Start of Records for the task

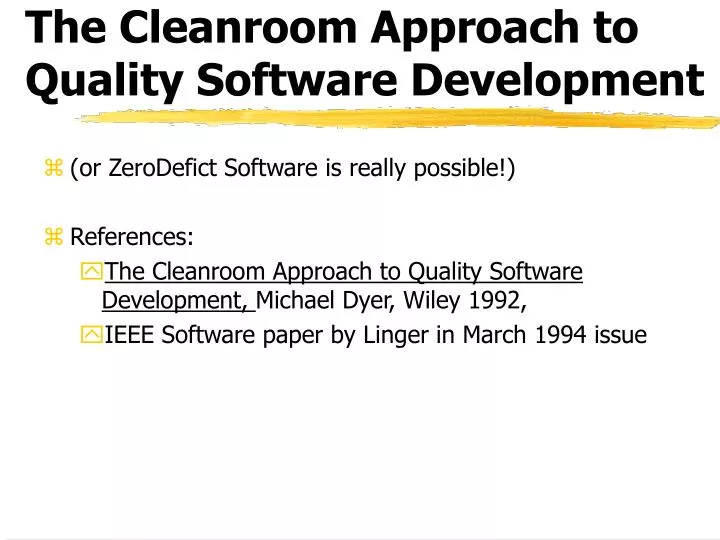 The Cleanroom Approach to Quality Software Development

(or ZeroDefict Software is really possible!)

References:

The Cleanroom Approach to Quality Software Development, Michael Dyer, Wiley 1992,

IEEE Software paper by Linger in March 1994 issue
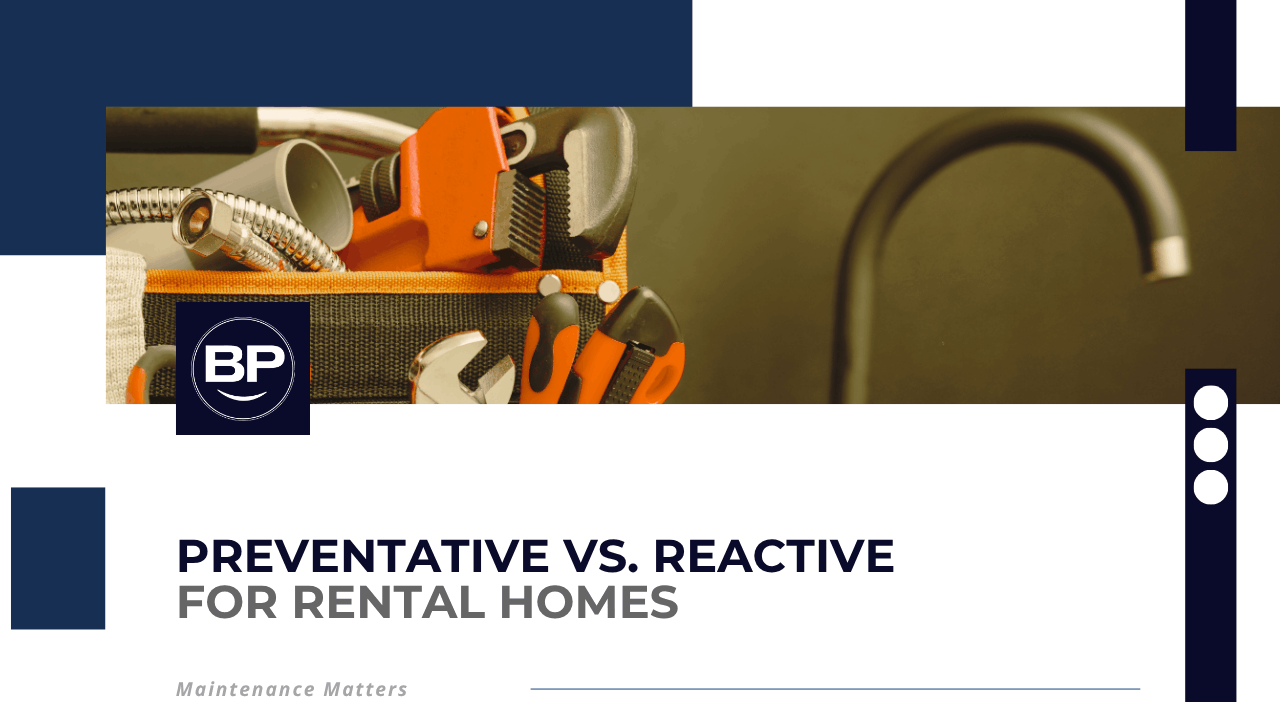 BP

PREVENTATIVE VS. REACTIVE
FOR RENTAL HOMES

Maintenance Matters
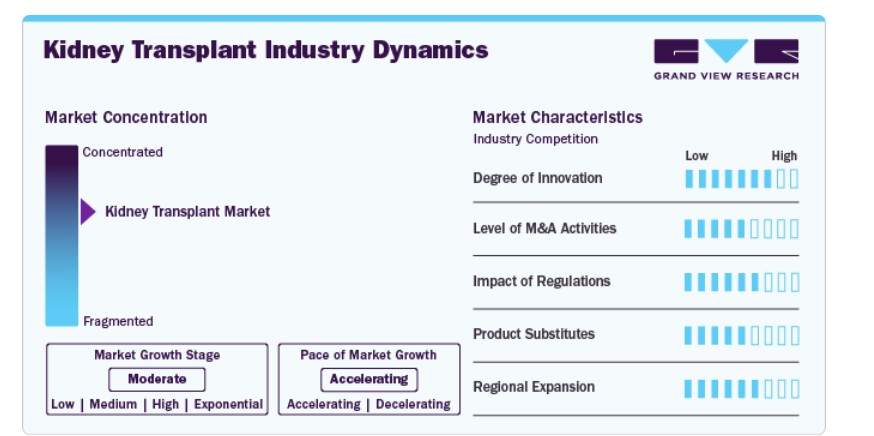 Kidney Transplant Industry Dynamics

GRAND VIEW RESEARCH

Market Concentration

Concentrated

Kidney Transplant Market

Fragmented

Market Growth Stage
Moderate
Low | Medium | High | Exponential

Pace of Market Growth
Accelerating
Accelerating | Decelerating

Market Characteristics
Industry Competition

Low High

Degree of Innovation

Level of M&A Activities

Impact of Regulations

Product Substitutes

Regional Expansion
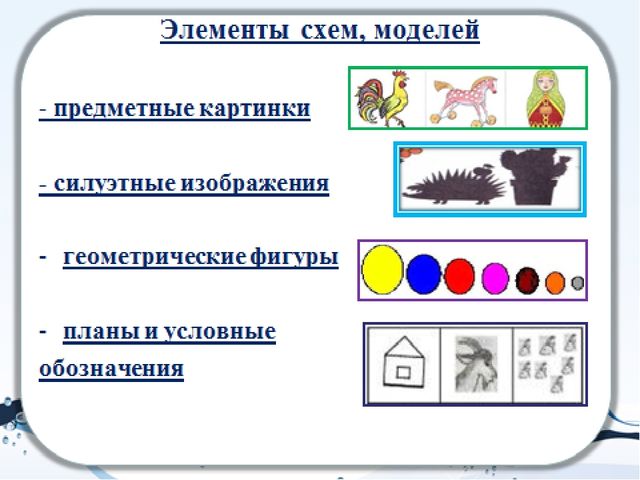 Элементы схем, моделей

- предметные картинки

- силуэтные изображения

- геометрические фигуры

- планы и условные обозначения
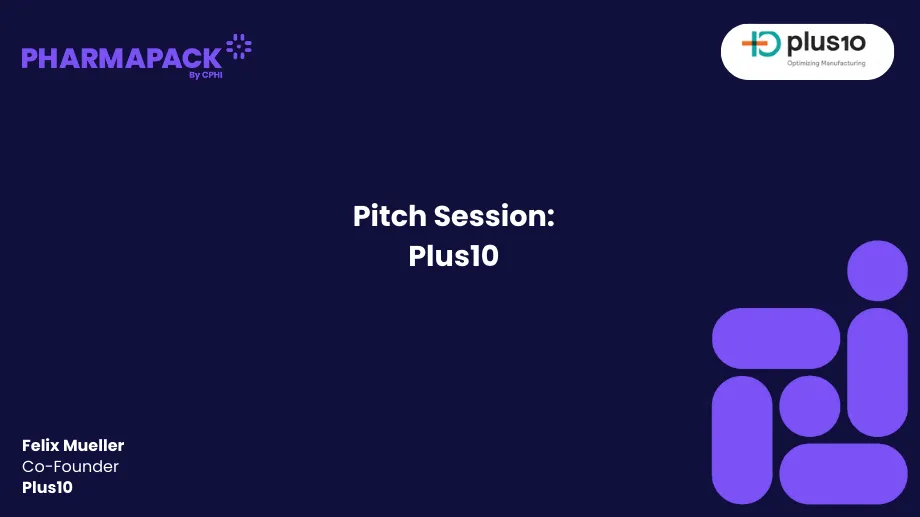 PHARMAPACK
By CPHI

plus10
Optimizing Manufacturing

Pitch Session:
Plus10

Felix Mueller
Co-Founder
Plus10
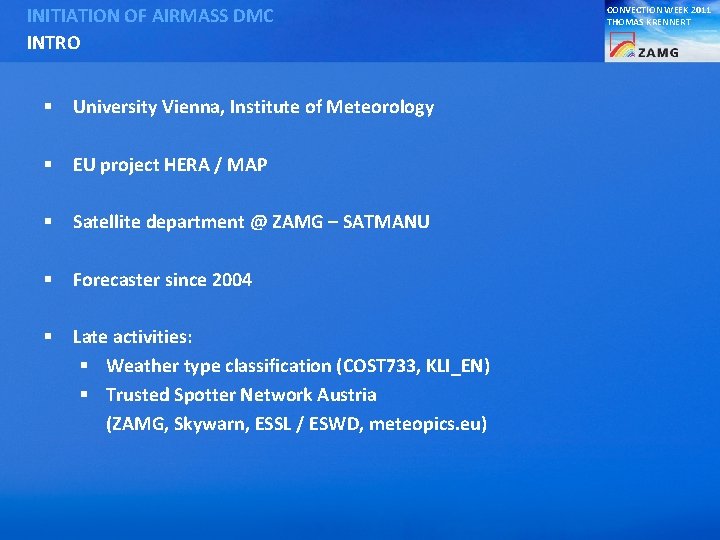 INITIATION OF AIRMASS DMC
INTRO

CONVECTION WEEK 2011
THOMAS KRENNERT

ZAMG

▪ University Vienna, Institute of Meteorology

▪ EU project HERA / MAP

▪ Satellite department @ ZAMG – SATMANU

▪ Forecaster since 2004

▪ Late activities:
▪ Weather type classification (COST733, KLI_EN)
▪ Trusted Spotter Network Austria (ZAMG, Skywarn, ESSL / ESWD, meteopics.eu)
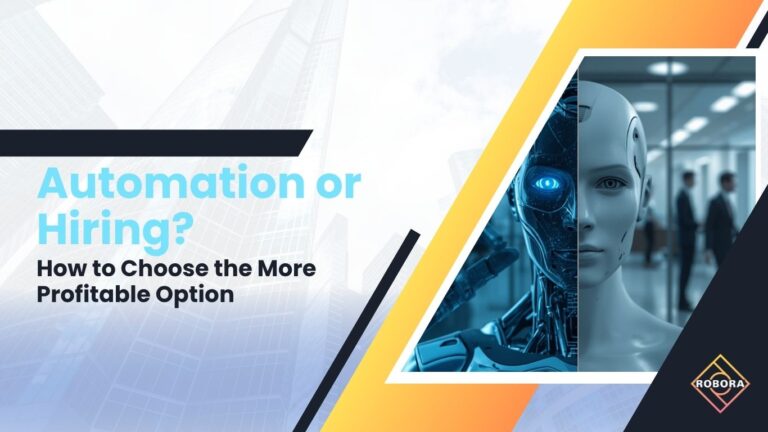 Automation or Hiring?

How to Choose the More Profitable Option

ROBORA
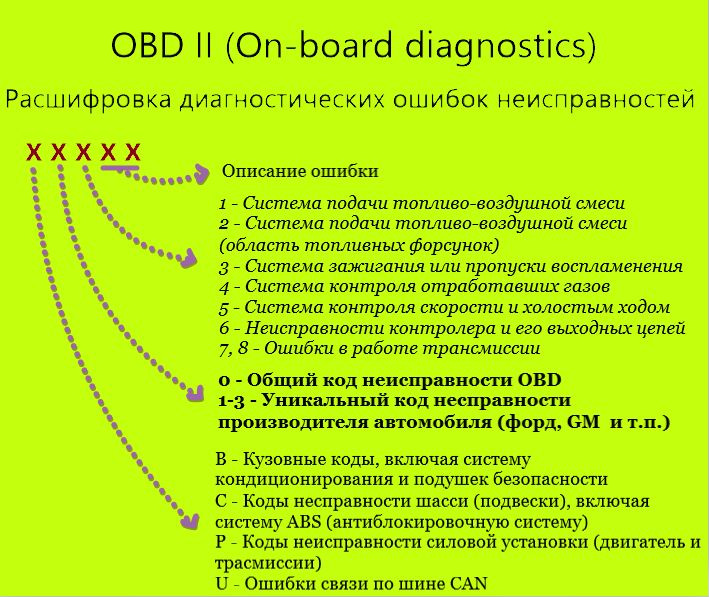 OBD II (On-board diagnostics)

Расшифровка диагностических ошибок неисправностей

X X X X X

Описание ошибки

1 - Система подачи топливо-воздушной смеси
2 - Система подачи топливо-воздушной смеси (область топливных форсунок)
3 - Система зажигания или пропуски воспламенения
4 - Система контроля отработавших газов
5 - Система контроля скорости и холостым ходом
6 - Неисправности контролера и его выходных цепей
7, 8 - Ошибки в работе трансмиссии

0 - Общий код неисправности OBD
1-3 - Уникальный код несправности производителя автомобиля (форд, GM и т.п.)

B - Кузовные коды, включая систему кондиционирования и подушек безопасности
C - Коды несправности шасси (подвески), включая систему ABS (антиблокировочную систему)
P - Коды неисправности силовой установки (двигатель и трасмиссии)
U - Ошибки связи по шине CAN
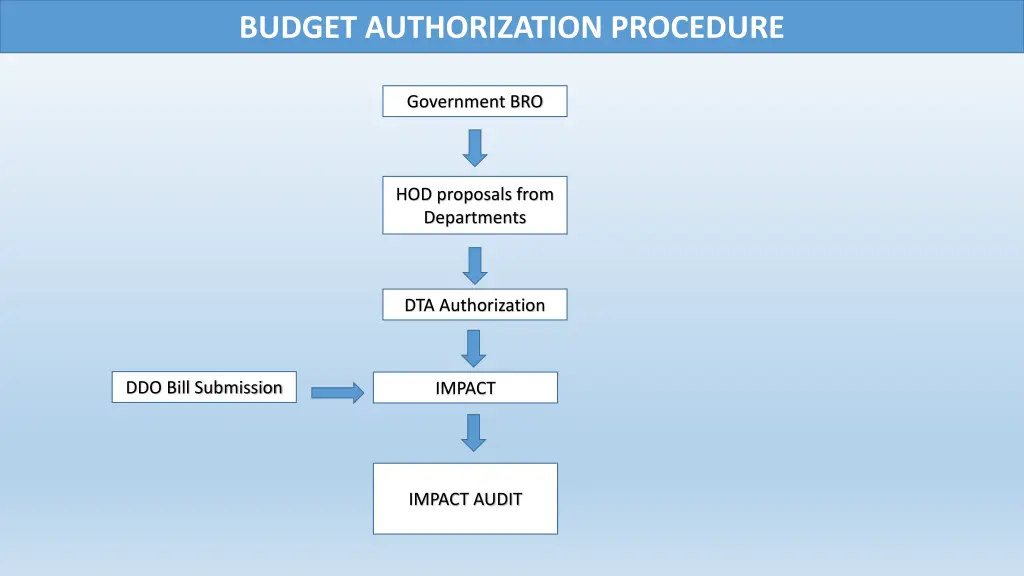 BUDGET AUTHORIZATION PROCEDURE

Government BRO

HOD proposals from Departments

DTA Authorization

DDO Bill Submission

IMPACT

IMPACT AUDIT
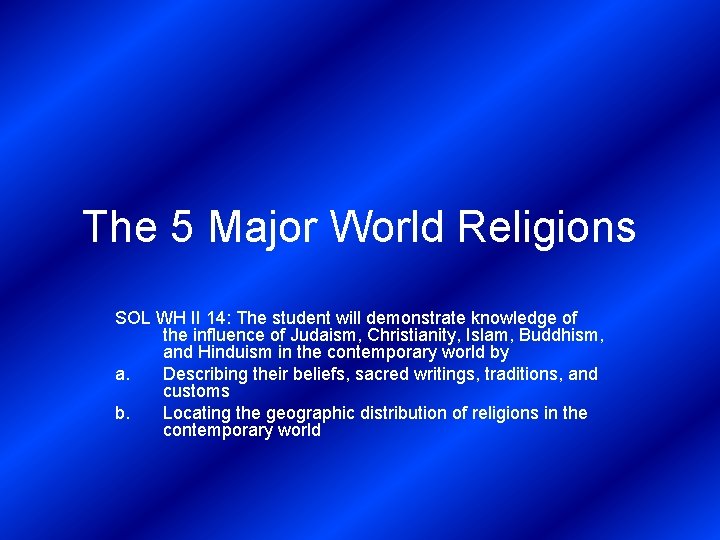 The 5 Major World Religions

SOL WH II 14: The student will demonstrate knowledge of the influence of Judaism, Christianity, Islam, Buddhism, and Hinduism in the contemporary world by

a. Describing their beliefs, sacred writings, traditions, and customs

b. Locating the geographic distribution of religions in the contemporary world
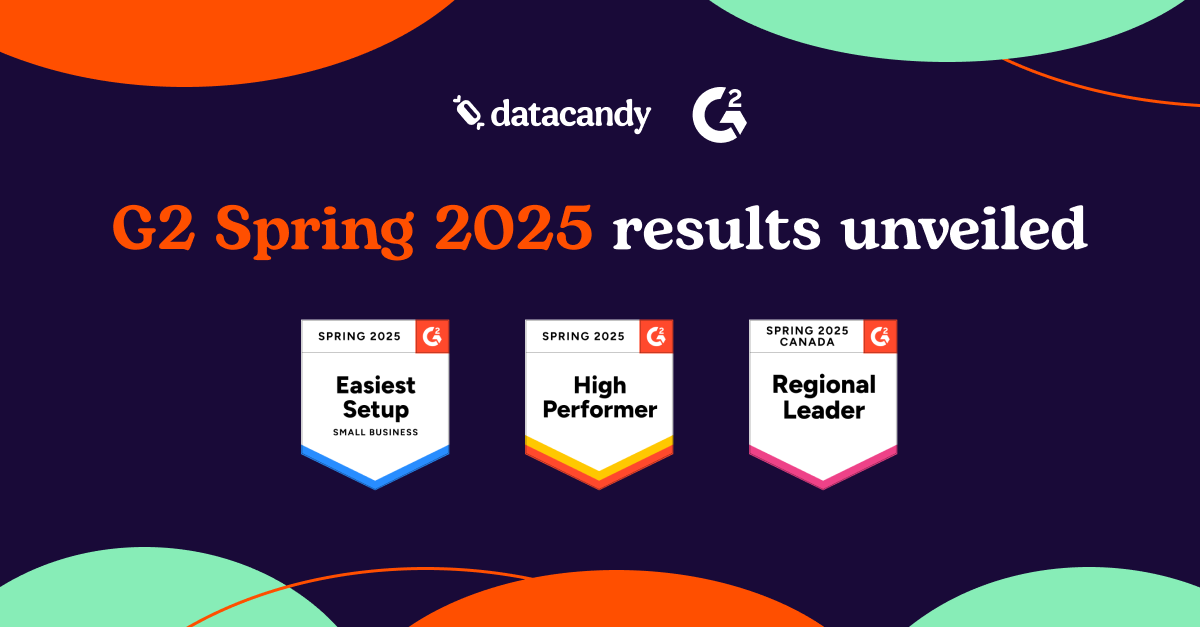 datacandy G2

G2 Spring 2025 results unveiled

SPRING 2025 G2
Easiest Setup
SMALL BUSINESS

SPRING 2025 G2
High Performer

SPRING 2025 CANADA G2
Regional Leader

End of Records for the task

◆ How to complete this task ◆
What you give back must be the data above, reproduced exactly and free of pictures.

◆ Problem solution ◆
 The Cleanroom Approach to Quality Software Development

(or ZeroDefict Software is really possible!)

References:

The Cleanroom Approach to Quality Software Development, Michael Dyer, Wiley 1992,

IEEE Software paper by Linger in March 1994 issue
 BP

PREVENTATIVE VS. REACTIVE
FOR RENTAL HOMES

Maintenance Matters
 Kidney Transplant Industry Dynamics

GRAND VIEW RESEARCH

Market Concentration

Concentrated

Kidney Transplant Market

Fragmented

Market Growth Stage
Moderate
Low | Medium | High | Exponential

Pace of Market Growth
Accelerating
Accelerating | Decelerating

Market Characteristics
Industry Competition

Low High

Degree of Innovation

Level of M&A Activities

Impact of Regulations

Product Substitutes

Regional Expansion
 Элементы схем, моделей

- предметные картинки

- силуэтные изображения

- геометрические фигуры

- планы и условные обозначения
 PHARMAPACK
By CPHI

plus10
Optimizing Manufacturing

Pitch Session:
Plus10

Felix Mueller
Co-Founder
Plus10
 INITIATION OF AIRMASS DMC
INTRO

CONVECTION WEEK 2011
THOMAS KRENNERT

ZAMG

▪ University Vienna, Institute of Meteorology

▪ EU project HERA / MAP

▪ Satellite department @ ZAMG – SATMANU

▪ Forecaster since 2004

▪ Late activities:
▪ Weather type classification (COST733, KLI_EN)
▪ Trusted Spotter Network Austria (ZAMG, Skywarn, ESSL / ESWD, meteopics.eu)
 Automation or Hiring?

How to Choose the More Profitable Option

ROBORA
 OBD II (On-board diagnostics)

Расшифровка диагностических ошибок неисправностей

X X X X X

Описание ошибки

1 - Система подачи топливо-воздушной смеси
2 - Система подачи топливо-воздушной смеси (область топливных форсунок)
3 - Система зажигания или пропуски воспламенения
4 - Система контроля отработавших газов
5 - Система контроля скорости и холостым ходом
6 - Неисправности контролера и его выходных цепей
7, 8 - Ошибки в работе трансмиссии

0 - Общий код неисправности OBD
1-3 - Уникальный код несправности производителя автомобиля (форд, GM и т.п.)

B - Кузовные коды, включая систему кондиционирования и подушек безопасности
C - Коды несправности шасси (подвески), включая систему ABS (антиблокировочную систему)
P - Коды неисправности силовой установки (двигатель и трасмиссии)
U - Ошибки связи по шине CAN
 BUDGET AUTHORIZATION PROCEDURE

Government BRO

HOD proposals from Departments

DTA Authorization

DDO Bill Submission

IMPACT

IMPACT AUDIT
 The 5 Major World Religions

SOL WH II 14: The student will demonstrate knowledge of the influence of Judaism, Christianity, Islam, Buddhism, and Hinduism in the contemporary world by

a. Describing their beliefs, sacred writings, traditions, and customs

b. Locating the geographic distribution of religions in the contemporary world
 datacandy G2

G2 Spring 2025 results unveiled

SPRING 2025 G2
Easiest Setup
SMALL BUSINESS

SPRING 2025 G2
High Performer

SPRING 2025 CANADA G2
Regional Leader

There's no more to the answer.